**Estratto del documento**.
Il Giudice de quo, in sede di interrogatorio, verifica se permangono o meno le condizioni legittimanti il provvedimento restrittivo, nulla escludendo che lo stesso, a seguito del “colloquio” avvenuto con l’interessato ed in possesso di nuovi elementi, possa decidere di modificare o revocare la misura cautelare precedentemente disposta. L’interrogatorio di garanzia deve essere eseguito con la presenza obbligatoria del difensore dell’interessato, il quale deve ricevere pronta comunicazione in ordine alla data fissata per l’espletamento di tale atto; tale preavviso risulta prodromico alla possibilità attribuita al difensore di poter visionare preliminarmente, presso la cancelleria del Giudice, il fascicolo contenente l’ordinanza restrittiva.
In ogni caso, in ossequio al disposto normativo, il suddetto atto di garanzia, pena l’inefficacia della misura pre-ordinata, deve eseguirsi entro termini ben precisi, a seconda della tipologia della misura cautelare disposta dal Giudice. Su tale scia, allorché l’organo giurisdizionale abbia pronunciato un’ordinanza di custodia cautelare in carcere ovvero agli arresti domiciliari, l’interrogatorio deve svolgersi non oltre il termine pari a cinque giorni decorrente dall’esecuzione della custodia, con la dovuta precisazione che in tale caso vige la possibilità che il Pubblico Ministero, al momento della trasmissione della istanza di custodia cautelare, possa chiedere al Giudice un’anticipazione del termine finale, comunque non superiore alle 48 ore.

**Compito assegnato**.
Indica, in base all'estratto sull'interrogatorio di garanzia, entro quale termine deve svolgersi l'interrogatorio quando il Giudice ha disposto la custodia cautelare in carcere o gli arresti domiciliari.

[Righe di dati]
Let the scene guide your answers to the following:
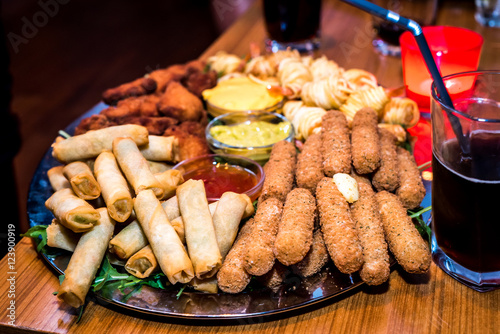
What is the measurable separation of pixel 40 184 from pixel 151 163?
0.58 meters

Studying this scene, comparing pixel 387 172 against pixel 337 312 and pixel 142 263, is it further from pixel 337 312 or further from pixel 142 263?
pixel 142 263

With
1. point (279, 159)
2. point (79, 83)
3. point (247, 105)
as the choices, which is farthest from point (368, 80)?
point (79, 83)

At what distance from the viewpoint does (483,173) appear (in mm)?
1411

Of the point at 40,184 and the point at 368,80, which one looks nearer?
the point at 40,184

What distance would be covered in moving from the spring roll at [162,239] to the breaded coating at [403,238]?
704mm

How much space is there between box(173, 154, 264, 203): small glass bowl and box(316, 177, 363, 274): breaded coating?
412 millimetres

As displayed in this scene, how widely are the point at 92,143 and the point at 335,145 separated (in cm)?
106

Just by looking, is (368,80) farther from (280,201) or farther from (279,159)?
(280,201)

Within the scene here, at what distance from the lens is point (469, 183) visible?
1433 mm

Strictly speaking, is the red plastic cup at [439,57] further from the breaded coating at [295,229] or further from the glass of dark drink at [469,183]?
the breaded coating at [295,229]

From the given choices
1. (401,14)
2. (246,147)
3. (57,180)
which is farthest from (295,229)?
(401,14)

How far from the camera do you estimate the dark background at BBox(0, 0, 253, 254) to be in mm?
5445

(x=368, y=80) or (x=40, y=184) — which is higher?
(x=40, y=184)

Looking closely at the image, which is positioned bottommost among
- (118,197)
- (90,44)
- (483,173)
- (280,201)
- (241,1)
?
(241,1)
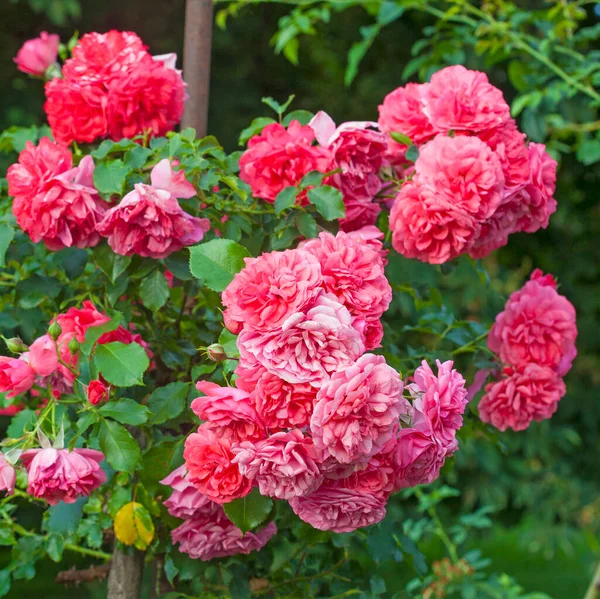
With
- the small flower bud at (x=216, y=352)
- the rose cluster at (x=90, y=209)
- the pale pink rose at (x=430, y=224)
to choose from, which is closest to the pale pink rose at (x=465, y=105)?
the pale pink rose at (x=430, y=224)

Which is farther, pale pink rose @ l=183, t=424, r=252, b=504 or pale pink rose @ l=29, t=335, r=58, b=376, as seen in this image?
pale pink rose @ l=29, t=335, r=58, b=376

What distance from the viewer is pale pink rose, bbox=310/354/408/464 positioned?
797 millimetres

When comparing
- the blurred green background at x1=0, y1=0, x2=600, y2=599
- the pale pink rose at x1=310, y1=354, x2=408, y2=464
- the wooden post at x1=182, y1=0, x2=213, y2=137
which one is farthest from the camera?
the blurred green background at x1=0, y1=0, x2=600, y2=599

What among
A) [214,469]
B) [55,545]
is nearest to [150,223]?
[214,469]

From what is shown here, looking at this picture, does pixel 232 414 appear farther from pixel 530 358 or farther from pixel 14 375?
pixel 530 358

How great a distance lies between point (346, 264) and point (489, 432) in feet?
1.90

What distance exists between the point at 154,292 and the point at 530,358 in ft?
1.68

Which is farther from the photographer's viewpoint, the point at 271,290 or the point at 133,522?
the point at 133,522

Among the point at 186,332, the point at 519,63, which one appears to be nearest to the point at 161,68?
the point at 186,332

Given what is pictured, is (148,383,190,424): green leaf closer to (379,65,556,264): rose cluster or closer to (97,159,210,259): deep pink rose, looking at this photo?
(97,159,210,259): deep pink rose

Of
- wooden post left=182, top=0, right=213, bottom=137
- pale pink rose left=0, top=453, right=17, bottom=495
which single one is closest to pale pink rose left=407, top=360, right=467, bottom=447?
pale pink rose left=0, top=453, right=17, bottom=495

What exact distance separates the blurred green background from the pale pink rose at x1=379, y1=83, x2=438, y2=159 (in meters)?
2.52

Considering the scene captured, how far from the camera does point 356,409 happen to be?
79 cm

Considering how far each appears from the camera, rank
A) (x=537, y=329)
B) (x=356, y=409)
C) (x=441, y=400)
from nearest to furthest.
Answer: (x=356, y=409)
(x=441, y=400)
(x=537, y=329)
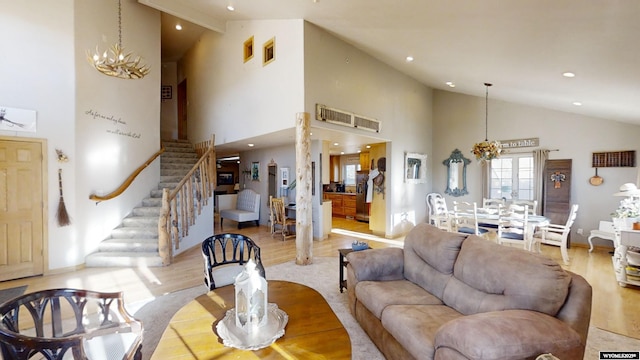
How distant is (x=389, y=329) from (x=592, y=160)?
22.0 feet

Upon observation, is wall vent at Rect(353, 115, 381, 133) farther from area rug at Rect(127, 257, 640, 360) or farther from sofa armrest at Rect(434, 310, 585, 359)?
sofa armrest at Rect(434, 310, 585, 359)

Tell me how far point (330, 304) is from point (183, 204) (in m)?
3.55

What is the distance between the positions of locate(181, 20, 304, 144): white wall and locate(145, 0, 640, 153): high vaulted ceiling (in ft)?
1.27

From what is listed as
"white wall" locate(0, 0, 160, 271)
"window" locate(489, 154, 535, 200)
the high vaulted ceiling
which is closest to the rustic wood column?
the high vaulted ceiling

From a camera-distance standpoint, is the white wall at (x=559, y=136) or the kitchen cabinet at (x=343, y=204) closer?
the white wall at (x=559, y=136)

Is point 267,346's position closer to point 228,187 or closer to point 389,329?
point 389,329

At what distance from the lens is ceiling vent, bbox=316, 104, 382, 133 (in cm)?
492

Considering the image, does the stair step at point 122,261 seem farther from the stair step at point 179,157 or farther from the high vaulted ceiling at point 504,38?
the high vaulted ceiling at point 504,38

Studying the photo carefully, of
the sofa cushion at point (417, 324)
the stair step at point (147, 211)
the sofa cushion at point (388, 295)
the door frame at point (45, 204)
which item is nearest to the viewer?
the sofa cushion at point (417, 324)

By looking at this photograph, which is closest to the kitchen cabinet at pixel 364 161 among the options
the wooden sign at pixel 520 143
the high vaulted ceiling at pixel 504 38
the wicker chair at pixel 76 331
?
the high vaulted ceiling at pixel 504 38

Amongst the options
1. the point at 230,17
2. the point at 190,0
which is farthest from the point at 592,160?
the point at 190,0

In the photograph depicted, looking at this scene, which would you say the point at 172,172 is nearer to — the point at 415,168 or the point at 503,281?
the point at 415,168

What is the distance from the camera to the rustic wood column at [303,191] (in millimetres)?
4645

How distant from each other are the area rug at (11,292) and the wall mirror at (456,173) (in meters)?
8.94
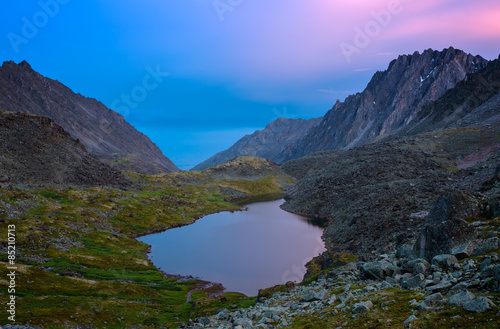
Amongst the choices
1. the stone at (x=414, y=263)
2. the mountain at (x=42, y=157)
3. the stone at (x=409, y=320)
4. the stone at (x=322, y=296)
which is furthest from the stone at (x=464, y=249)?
the mountain at (x=42, y=157)

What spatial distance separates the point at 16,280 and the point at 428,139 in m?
173

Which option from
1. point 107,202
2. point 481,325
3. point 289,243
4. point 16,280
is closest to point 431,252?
point 481,325

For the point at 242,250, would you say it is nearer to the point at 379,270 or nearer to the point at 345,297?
the point at 379,270

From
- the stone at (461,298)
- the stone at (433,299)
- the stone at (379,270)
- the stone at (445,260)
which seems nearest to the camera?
the stone at (461,298)

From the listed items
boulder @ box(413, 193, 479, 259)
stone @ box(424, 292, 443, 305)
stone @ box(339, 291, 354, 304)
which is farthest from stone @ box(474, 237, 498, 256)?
stone @ box(339, 291, 354, 304)

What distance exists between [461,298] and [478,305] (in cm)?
138

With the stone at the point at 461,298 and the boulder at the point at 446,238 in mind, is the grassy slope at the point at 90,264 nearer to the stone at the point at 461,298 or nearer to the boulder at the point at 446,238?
the boulder at the point at 446,238

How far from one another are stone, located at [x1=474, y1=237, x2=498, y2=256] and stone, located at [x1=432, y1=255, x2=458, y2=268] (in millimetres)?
1744

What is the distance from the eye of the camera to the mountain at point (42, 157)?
136 m

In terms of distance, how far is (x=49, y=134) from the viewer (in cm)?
16175

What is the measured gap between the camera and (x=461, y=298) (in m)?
16.9

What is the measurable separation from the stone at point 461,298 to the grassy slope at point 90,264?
36.1m

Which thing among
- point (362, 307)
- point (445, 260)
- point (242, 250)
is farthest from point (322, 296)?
point (242, 250)

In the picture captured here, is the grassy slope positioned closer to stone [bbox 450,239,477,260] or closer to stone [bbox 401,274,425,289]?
stone [bbox 401,274,425,289]
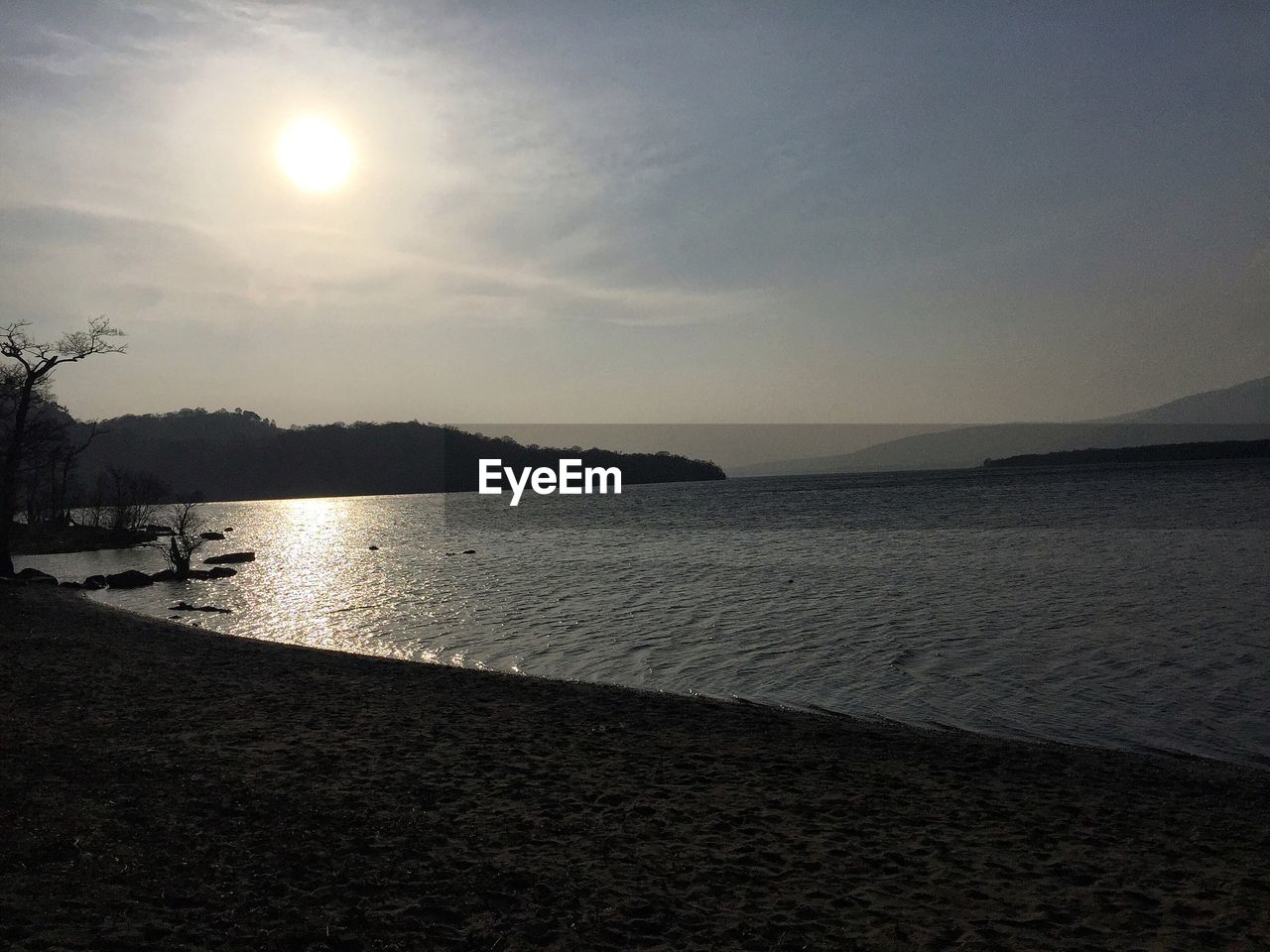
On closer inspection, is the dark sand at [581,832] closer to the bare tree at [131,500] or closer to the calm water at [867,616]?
the calm water at [867,616]

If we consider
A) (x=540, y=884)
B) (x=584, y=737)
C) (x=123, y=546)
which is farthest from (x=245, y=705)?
(x=123, y=546)

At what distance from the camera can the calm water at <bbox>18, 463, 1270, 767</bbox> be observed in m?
17.8

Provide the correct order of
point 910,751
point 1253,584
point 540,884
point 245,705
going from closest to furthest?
1. point 540,884
2. point 910,751
3. point 245,705
4. point 1253,584

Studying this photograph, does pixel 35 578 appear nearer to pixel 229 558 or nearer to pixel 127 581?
pixel 127 581

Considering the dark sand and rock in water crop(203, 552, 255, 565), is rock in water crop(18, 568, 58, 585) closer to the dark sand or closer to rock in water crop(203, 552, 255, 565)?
rock in water crop(203, 552, 255, 565)

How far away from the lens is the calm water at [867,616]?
17750 millimetres

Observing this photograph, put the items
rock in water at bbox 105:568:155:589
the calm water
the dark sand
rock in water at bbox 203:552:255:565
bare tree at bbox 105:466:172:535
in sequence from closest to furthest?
the dark sand < the calm water < rock in water at bbox 105:568:155:589 < rock in water at bbox 203:552:255:565 < bare tree at bbox 105:466:172:535

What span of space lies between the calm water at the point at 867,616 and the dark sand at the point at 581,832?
395 centimetres

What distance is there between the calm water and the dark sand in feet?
13.0

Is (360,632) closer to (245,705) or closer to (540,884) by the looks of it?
(245,705)

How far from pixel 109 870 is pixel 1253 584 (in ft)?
130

**Risposta**.
Non oltre cinque giorni dall'esecuzione della custodia.